For good news, you would always "Buy the Rumour and Sell the News". Infy’s stock has seen a meteoric rise in the last six months, compared even to the rest of the pack.
(Note: Have used "INFY" rather than the Indian listed stock – Yahoo didn’t have historical data for it when I charted)
The fall of 5%, which took the relative valuation down only a small notch, shows you how much more Infy has been valued recently. It has indeed been buy the rumour – the rumour in December that Infy would blowout earnings. Unfortunately they just don’t seem to have it in them anymore. I recently talked about size – that Infy’s too big to show massive growth – but that doesn’t seem to apply to a behemoth like TCS, which did 30% EPS growth on a revenue that’s even higher than Infy’s.
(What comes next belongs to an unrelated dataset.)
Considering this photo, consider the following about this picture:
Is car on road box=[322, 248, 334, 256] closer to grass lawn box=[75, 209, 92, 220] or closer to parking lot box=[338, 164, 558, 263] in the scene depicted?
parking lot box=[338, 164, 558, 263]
Either ways, the problem isn’t Infy’s performance. It is that they can’t be given these valuations anymore. But I agree with Jayant that the one day blip is just noise; Infy has shown great price performance in the long term regardless of the corresponding lack of fundamentals.
And the IIP day was incredible; stocks fell like crazy immediately after the IIP announcement and then rose later. Importantly, stocks had been falling earlier anyhow; and IIP is full of noise. The dear folks at cycle.in have a seasonally adjusted chart for IIP:
The latest news is just a continuation of slowing growth, it seems. But there is altogether too much noise in this data; I would even ignore the seasonal adjustments, because it will all get revised and nothing stays valid.
This was a "sell the news…oh wait, this is bullshit news" kind of reaction in the market, really. But all this is so nice to discuss after the fact. We are so shallow that even if one big pension fund in the US had decided to up allocation by say 1% to India, we would have gone up; and we attribute market move to things like IIP instead. The devil is always in the hidden details.